La seconda giornata, anche se un po’ meno agitata, ricorda le forti tensioni di ieri. E accende i riflettori sulla disperazione di molti profughi, alcuni dei quali sono arrivati, dal tetto di una baracca armati di coltello, a minacciare di tagliarsi le vene.

“L’attivismo di una manciata di militanti ‘No Borders’, estremisti e violenti non cambierà niente”, risponde Bernard Cazeneuve, ministro dell’Interno che sta monitorando la delicata situazione. Ieri la polizia, in assetto antiguerriglia, ha lanciato lacrimogeni a pioggia contro gli attivisti, che rispondevano con un nutrito lancio di pietre.

Nonostante questo – ha fatto sapere Cazeneuve – l’operazione di sgombero e distruzione degli alloggi di fortuna della bidonville “continuerà nei prossimi giorni, con calma e metodo, offrendo a ciascuno un posto, come da impegni del governo”. Il ministro ha ribadito “la determinazione del governo a mettere al riparo i migranti in conformità con la decisione del tribunale amministrativo” ed ha invitato “tutti alla calma e alla ragione”.

Il tribunale di Lille ha respinto nelle scorse settimane tutti i ricorsi contro l’evacuazione della zona sud della “jungla”, dove si trovano un migliaio di profughi (3.000 secondo gli attivisti) che aspirano ad attraversare la Manica per raggiungere la Gran Bretagna. Ieri gli scontri hanno provocato il ferimento di 11 poliziotti ed hanno portato al fermo di 3 attivisti, che saranno processati.
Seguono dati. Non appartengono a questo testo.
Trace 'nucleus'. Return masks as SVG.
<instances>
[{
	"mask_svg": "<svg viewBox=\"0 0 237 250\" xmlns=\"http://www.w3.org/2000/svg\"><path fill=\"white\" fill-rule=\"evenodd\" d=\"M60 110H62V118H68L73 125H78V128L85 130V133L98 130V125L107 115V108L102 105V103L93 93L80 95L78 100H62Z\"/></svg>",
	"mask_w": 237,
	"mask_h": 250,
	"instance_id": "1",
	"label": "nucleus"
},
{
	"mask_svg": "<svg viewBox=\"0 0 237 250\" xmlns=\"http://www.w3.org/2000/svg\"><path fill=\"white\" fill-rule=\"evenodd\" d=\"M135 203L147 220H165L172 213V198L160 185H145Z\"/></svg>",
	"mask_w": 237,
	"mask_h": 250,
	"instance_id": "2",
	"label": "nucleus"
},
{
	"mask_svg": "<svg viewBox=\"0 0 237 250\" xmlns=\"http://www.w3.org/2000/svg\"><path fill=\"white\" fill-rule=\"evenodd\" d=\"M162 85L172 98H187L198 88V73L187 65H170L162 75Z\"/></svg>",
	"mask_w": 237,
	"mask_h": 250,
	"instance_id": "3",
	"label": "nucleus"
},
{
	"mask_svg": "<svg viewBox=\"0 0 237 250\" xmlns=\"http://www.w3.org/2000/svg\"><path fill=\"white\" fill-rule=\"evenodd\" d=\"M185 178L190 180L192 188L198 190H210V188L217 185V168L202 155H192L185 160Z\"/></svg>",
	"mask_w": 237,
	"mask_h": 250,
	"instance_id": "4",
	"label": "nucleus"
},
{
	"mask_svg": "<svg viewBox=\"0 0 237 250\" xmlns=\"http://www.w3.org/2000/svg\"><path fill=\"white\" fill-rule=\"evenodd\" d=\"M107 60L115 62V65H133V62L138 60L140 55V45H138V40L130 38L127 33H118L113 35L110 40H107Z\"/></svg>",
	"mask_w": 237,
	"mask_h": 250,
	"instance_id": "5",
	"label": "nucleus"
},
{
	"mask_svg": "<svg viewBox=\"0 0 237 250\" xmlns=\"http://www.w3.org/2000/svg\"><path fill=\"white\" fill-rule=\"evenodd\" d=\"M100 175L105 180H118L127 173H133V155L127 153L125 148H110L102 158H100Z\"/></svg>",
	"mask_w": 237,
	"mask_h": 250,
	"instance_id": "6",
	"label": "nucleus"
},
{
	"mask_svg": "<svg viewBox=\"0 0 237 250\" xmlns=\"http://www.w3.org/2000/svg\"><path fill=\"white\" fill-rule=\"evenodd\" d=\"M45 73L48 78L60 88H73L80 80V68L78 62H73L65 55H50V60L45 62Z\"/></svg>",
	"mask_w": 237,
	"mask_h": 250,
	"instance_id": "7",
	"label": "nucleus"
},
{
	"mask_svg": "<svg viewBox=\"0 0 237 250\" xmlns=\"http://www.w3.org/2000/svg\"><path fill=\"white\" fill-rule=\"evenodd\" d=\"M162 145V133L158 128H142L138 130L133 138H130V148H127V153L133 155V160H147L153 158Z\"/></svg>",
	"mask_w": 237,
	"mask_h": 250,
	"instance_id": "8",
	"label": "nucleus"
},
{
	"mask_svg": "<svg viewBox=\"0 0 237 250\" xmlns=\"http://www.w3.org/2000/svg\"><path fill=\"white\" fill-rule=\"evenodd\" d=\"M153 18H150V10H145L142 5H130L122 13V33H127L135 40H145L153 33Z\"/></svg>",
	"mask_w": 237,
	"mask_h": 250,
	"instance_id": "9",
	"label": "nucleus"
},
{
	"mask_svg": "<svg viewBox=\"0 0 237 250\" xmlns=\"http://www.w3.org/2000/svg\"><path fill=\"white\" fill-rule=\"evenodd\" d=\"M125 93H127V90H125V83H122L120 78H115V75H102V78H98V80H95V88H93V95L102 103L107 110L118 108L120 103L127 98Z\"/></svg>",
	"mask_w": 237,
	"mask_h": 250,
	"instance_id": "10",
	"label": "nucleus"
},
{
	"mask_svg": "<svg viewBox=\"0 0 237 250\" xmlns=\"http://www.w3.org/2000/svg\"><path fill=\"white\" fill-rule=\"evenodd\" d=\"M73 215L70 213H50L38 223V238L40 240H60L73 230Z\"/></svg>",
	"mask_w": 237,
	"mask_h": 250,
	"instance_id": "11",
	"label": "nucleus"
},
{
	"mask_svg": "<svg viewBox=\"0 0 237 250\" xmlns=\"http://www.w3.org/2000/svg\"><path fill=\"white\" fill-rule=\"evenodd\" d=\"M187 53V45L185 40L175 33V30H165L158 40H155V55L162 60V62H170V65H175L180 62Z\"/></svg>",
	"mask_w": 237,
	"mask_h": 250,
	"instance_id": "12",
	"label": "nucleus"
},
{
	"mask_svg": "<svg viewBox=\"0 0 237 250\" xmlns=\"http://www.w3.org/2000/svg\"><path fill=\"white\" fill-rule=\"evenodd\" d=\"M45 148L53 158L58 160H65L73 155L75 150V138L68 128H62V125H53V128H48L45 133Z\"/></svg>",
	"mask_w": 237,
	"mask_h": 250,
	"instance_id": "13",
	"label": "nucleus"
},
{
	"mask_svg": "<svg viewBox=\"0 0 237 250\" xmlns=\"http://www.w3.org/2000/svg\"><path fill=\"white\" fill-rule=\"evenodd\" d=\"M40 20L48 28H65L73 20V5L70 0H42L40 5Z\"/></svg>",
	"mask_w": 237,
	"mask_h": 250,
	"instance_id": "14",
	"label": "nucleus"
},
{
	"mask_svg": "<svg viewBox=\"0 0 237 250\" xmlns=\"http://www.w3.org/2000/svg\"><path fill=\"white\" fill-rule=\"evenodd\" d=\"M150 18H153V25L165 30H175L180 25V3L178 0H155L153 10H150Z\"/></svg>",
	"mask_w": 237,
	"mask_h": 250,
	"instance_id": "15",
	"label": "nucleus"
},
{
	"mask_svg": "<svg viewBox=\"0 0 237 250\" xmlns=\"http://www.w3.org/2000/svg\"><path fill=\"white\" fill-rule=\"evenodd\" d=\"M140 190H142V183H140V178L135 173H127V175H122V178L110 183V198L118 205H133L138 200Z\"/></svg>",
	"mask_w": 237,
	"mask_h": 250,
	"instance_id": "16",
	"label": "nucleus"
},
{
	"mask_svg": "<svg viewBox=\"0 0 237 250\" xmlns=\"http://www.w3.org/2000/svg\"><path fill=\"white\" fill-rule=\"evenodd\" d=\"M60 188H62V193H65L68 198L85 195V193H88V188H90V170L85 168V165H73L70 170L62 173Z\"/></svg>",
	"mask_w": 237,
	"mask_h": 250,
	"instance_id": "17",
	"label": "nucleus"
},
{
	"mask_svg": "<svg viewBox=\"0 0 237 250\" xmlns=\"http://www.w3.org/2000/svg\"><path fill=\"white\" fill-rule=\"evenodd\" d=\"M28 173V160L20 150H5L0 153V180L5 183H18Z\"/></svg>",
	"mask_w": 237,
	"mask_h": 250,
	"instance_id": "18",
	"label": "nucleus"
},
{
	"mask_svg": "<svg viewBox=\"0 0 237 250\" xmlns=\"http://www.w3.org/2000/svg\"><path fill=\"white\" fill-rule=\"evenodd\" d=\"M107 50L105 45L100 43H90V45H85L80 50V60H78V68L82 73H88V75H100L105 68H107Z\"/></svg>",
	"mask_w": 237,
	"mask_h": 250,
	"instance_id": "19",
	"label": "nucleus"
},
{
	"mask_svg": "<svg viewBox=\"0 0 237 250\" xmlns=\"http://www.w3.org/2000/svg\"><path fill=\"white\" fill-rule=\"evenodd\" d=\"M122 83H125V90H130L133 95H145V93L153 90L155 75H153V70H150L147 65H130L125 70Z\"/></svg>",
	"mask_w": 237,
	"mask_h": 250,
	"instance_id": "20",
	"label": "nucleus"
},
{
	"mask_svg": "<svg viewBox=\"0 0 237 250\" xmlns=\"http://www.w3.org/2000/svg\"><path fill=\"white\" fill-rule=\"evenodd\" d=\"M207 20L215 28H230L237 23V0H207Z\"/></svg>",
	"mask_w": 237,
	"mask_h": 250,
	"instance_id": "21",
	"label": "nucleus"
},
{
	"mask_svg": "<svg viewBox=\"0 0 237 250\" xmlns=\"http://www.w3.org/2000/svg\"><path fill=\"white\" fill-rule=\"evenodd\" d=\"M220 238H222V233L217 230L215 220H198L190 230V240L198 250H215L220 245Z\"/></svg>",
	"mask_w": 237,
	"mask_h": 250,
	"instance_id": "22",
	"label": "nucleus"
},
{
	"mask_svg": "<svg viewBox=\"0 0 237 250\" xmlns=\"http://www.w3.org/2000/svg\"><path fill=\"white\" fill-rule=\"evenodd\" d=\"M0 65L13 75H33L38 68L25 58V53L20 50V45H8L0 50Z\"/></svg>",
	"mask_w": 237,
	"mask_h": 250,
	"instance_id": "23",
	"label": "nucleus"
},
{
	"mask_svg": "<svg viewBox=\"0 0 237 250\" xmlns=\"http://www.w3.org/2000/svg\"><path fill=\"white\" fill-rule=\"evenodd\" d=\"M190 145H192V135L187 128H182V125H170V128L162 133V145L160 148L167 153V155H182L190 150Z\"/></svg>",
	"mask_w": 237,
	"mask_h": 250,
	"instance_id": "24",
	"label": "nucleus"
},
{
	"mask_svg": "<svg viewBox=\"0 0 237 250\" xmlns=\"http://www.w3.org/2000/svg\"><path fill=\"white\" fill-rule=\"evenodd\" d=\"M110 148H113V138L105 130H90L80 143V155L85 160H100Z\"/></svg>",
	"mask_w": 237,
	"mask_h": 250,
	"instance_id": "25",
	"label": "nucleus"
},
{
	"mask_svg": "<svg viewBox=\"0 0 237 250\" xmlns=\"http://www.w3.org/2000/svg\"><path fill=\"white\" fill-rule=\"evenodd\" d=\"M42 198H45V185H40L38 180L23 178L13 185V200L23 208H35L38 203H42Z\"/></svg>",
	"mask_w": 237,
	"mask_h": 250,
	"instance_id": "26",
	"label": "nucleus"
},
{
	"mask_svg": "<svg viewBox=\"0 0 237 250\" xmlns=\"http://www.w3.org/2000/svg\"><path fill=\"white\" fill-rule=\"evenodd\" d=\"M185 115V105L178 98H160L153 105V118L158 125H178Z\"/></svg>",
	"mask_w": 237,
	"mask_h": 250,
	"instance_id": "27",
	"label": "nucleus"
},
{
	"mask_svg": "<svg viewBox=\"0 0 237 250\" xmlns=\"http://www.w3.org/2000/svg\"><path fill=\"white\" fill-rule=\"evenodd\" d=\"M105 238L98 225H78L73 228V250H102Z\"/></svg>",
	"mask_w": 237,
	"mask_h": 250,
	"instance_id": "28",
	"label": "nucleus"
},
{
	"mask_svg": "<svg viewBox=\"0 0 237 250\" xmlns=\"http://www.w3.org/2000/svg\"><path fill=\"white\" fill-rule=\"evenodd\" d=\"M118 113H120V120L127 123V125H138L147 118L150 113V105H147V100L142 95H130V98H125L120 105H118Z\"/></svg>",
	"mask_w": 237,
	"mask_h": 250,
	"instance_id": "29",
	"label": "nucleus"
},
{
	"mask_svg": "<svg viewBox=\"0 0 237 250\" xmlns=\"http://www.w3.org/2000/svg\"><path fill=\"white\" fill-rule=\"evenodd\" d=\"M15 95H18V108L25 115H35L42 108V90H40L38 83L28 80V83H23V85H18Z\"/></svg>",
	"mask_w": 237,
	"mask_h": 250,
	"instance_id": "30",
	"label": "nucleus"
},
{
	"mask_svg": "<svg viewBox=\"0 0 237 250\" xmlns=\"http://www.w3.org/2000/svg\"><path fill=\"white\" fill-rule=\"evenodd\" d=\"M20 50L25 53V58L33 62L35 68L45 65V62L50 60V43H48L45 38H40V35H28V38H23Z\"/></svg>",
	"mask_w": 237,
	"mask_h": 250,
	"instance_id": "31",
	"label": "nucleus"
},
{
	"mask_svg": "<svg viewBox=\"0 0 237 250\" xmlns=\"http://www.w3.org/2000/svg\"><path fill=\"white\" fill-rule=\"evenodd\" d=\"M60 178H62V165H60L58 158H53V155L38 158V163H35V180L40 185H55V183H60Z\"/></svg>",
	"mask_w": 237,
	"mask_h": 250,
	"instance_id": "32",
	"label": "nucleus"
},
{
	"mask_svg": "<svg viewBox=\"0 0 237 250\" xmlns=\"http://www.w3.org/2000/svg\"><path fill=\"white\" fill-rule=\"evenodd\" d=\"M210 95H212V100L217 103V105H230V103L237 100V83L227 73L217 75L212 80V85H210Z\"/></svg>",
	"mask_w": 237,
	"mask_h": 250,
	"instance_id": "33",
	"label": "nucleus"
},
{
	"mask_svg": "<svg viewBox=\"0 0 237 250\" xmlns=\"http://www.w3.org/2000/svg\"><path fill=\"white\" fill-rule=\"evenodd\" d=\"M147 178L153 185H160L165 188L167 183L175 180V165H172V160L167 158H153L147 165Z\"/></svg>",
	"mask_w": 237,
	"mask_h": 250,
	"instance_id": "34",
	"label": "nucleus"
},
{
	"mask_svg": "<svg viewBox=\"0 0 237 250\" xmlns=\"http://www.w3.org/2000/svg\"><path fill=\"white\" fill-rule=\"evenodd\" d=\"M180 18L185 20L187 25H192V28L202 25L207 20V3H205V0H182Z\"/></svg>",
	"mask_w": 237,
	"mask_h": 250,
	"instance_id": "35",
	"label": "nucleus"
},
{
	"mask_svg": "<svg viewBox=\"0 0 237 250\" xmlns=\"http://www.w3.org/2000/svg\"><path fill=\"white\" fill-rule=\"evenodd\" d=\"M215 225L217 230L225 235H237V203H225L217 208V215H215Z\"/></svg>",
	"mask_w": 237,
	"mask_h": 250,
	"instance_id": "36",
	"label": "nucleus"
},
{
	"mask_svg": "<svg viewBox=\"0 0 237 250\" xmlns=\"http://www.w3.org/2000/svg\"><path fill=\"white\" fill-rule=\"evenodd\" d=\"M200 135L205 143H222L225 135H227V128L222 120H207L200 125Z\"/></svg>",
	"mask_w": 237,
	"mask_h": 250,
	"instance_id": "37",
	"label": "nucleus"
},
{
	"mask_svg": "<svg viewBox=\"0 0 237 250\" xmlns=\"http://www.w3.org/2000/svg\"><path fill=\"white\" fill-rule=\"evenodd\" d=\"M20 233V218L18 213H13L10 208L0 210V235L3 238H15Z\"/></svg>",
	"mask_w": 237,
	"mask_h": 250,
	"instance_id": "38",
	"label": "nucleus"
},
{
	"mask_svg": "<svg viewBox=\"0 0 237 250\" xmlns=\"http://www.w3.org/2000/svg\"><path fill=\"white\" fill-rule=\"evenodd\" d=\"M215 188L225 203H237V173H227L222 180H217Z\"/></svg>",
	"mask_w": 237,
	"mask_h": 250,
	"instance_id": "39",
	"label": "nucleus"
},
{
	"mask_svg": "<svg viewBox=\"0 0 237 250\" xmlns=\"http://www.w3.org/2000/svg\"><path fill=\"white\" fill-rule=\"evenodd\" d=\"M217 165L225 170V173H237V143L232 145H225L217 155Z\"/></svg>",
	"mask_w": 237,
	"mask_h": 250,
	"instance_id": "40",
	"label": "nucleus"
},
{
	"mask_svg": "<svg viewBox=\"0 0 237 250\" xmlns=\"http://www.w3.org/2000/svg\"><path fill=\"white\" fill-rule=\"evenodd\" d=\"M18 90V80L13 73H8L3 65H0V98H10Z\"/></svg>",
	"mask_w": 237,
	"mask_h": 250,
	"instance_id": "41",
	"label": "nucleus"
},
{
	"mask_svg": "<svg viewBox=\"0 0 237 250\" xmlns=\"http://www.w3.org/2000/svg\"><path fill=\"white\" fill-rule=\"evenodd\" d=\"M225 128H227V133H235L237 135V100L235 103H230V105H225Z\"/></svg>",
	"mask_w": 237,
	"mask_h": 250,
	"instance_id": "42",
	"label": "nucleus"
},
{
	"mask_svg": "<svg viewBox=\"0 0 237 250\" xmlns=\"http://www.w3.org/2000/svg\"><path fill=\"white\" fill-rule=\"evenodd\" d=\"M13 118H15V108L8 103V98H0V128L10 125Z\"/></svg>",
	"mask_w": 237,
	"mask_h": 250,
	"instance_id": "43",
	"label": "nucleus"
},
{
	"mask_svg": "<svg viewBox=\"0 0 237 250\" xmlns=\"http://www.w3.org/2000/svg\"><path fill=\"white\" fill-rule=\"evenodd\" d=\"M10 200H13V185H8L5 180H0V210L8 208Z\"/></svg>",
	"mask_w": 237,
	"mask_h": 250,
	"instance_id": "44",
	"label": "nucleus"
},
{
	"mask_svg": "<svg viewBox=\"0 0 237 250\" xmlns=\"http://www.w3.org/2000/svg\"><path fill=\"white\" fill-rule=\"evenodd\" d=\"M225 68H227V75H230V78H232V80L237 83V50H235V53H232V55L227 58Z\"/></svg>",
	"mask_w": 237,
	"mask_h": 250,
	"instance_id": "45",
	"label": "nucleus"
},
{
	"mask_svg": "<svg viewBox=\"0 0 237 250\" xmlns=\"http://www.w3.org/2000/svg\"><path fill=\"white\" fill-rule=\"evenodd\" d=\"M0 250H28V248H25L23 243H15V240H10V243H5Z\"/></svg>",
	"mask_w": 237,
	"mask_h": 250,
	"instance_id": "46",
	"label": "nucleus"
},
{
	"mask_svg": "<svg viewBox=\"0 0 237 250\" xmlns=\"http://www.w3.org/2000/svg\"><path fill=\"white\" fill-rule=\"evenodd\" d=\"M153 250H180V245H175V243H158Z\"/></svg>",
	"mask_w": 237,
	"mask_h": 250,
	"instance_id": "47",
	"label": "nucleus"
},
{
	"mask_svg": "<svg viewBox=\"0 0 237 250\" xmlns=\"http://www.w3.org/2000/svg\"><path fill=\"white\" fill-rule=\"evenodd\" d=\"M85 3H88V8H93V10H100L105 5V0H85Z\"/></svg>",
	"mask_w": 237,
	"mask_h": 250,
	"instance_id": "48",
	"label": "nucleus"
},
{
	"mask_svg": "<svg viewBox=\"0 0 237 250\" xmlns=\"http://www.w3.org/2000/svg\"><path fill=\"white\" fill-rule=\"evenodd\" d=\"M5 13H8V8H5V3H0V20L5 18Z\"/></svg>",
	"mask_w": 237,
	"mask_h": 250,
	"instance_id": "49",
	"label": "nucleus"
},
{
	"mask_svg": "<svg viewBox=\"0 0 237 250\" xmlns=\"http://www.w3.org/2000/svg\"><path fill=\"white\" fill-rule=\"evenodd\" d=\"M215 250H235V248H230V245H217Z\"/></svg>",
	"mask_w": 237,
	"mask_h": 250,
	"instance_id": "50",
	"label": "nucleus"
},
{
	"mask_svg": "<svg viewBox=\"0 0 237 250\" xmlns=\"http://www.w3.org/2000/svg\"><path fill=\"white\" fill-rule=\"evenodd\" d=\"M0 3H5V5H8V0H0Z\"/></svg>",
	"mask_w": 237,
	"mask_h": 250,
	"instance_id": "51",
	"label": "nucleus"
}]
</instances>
Dal gabinetto della Prefetto, Etienne Desplanques, fanno sapere di aver “liberato” una zona di circa 10.000 metri quadrati, grosso modo il doppio di ieri. Alla fine della prima giornata, 5.000 metri quadrati erano stati sgomberati e 46 profughi erano saliti sugli autobus destinati ad altri centri di accoglienza. Oggi le cifre parlano già di 29 persone in partenza per quattro centri nel sud della Francia.